SC motifs limit synergy autonomously without altering intrinsic DNA binding.
Our analysis of multiple activators indicates that SC motifs function in different contexts and are required for appropriate synergy control. For a sufficiency test, we incorporated a small region of GR encompassing both SC motifs into the synthetic activator Gal4(VP16)2. As shown in Fig. 4C and observed previously (11), Gal4(VP16)2 displays a high degree of synergy. Introduction of the WT SC motifs, however, is sufficient to selectively reduce activity at compound but not single Gal4 sites. This effect requires functional SC motifs, since disabling mutations in them restore synergy (Fig. 4C). Notably, when fused to the Gal4 DBD alone, both the WT and mutant motifs failed to activate or repress transcription directly (not shown). These fusions, however, retained DNA binding, since they were able to displace Gal4(VP16)2 (not shown). Furthermore, in contexts in which GR functions as a repressor of other factors, like AP-1 or NF-κB, disruption of the SC motifs has no consequences (20; data not shown). Thus, SC motifs are transcription regulatory sequences that operate unlike conventional repression regions; they are silent on their own, but limit the degree of synergy mediated by an independent activation function.

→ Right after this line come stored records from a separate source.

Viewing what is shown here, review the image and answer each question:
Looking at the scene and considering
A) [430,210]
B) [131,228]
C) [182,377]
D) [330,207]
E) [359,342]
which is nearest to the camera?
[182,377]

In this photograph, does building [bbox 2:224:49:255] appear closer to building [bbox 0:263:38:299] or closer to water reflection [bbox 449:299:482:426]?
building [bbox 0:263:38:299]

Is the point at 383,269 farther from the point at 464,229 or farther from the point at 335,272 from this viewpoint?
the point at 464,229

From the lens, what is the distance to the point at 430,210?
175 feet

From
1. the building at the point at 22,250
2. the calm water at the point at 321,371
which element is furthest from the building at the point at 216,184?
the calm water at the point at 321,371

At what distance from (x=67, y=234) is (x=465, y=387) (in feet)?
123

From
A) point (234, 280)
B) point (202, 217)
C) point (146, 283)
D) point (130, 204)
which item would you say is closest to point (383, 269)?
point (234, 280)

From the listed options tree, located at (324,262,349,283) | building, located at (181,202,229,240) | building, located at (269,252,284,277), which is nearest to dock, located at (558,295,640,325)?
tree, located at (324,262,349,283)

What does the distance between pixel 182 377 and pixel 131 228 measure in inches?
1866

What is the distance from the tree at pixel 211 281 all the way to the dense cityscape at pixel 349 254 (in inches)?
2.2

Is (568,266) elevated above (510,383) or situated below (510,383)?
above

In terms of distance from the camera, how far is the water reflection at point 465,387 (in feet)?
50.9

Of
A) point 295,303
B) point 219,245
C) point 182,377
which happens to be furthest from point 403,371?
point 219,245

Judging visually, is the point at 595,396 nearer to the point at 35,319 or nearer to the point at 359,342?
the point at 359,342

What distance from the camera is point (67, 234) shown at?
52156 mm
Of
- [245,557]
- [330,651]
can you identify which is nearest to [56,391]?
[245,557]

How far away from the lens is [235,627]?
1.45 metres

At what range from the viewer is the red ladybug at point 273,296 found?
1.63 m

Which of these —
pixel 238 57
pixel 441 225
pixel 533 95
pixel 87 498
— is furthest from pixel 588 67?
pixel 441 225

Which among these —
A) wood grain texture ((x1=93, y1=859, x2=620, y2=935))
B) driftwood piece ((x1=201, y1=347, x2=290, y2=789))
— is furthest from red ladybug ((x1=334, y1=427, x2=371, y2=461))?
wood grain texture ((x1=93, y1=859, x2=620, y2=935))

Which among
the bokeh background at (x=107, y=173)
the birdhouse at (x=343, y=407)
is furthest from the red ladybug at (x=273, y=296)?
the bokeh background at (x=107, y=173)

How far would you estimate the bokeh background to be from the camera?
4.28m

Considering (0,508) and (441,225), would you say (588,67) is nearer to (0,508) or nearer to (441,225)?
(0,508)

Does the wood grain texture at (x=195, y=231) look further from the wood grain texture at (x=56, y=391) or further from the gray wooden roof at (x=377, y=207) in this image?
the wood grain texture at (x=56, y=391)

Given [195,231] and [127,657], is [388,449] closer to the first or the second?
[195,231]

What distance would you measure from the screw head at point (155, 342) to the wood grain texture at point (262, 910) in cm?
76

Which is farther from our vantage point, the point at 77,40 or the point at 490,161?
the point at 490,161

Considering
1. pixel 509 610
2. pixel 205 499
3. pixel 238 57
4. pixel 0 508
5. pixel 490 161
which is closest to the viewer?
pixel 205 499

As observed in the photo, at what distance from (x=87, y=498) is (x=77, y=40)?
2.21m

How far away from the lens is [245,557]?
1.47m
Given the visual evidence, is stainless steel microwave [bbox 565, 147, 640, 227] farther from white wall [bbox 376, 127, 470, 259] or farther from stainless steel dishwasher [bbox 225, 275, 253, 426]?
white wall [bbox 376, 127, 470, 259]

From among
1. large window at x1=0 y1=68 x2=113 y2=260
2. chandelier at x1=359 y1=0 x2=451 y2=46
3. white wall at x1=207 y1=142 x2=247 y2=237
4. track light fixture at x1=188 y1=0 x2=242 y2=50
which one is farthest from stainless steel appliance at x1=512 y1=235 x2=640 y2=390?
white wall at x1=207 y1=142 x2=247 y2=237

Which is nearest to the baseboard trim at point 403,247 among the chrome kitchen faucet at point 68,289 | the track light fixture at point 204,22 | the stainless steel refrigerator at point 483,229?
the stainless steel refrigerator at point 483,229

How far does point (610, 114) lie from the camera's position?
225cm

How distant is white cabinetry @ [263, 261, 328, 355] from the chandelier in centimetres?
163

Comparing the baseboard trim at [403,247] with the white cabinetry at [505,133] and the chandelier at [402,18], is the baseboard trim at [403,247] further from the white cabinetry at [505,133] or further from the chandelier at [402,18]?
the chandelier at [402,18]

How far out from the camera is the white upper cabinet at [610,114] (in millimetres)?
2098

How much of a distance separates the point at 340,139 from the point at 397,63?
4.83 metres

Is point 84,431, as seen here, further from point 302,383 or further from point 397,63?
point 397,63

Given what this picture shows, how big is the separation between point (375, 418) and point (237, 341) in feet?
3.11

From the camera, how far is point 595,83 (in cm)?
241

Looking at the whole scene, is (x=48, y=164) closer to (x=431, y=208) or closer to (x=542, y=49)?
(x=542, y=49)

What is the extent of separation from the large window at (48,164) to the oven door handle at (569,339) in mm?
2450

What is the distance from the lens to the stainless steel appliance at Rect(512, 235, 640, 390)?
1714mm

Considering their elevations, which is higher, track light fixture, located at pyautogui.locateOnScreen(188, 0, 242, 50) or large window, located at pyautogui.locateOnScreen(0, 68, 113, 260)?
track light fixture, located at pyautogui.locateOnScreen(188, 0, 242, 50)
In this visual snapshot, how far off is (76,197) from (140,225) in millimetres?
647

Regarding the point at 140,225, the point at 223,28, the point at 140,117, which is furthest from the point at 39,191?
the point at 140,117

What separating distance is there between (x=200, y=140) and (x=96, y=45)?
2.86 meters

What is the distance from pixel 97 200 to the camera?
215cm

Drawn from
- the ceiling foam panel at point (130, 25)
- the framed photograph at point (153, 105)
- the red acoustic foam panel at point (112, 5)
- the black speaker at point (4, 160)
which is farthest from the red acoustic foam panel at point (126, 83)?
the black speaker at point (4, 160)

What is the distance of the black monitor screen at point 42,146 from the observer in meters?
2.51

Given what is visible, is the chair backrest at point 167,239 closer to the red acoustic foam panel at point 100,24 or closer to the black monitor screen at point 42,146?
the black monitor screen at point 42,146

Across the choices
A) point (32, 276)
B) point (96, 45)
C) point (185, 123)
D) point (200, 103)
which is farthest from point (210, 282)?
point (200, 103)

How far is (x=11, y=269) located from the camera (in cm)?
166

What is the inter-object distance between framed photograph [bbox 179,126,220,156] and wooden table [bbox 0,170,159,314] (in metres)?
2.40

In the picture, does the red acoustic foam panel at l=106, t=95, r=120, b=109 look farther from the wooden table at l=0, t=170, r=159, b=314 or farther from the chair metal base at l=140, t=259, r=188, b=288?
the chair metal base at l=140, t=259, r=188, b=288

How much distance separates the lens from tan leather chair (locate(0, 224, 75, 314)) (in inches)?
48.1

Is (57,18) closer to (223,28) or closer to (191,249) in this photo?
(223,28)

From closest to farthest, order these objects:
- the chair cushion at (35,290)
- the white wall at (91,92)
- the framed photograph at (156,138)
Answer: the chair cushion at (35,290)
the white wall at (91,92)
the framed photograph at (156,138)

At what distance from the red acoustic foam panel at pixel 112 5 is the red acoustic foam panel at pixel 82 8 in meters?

Two such functions (AF1 and AF2) have been identified in GR. Removal of the LBD and its associated AF2 function by truncation at position 525 generates a ligand-independent activator that relies on AF1 for function. Although this derivative displays substantial synergy (TAT3/TAT1 ratio of ∼20), it is insensitive to disruption of the SC motifs (Fig. 4D). On the other hand, although disruption of AF1 by three clustered substitutions reduces full-length receptor activity (20), inactivation of the SC motifs in this context still enhances synergy (not shown). Hence, it appears that the SC motifs limit synergy emanating from activation functions other than AF1. Together with the data presented above, this implies that the effect of SC motifs may be restricted to a subset of activation functions that include VP16, one or more activation functions in ETS-1, and, likely, the AF2 (but not AF1) of steroid receptors.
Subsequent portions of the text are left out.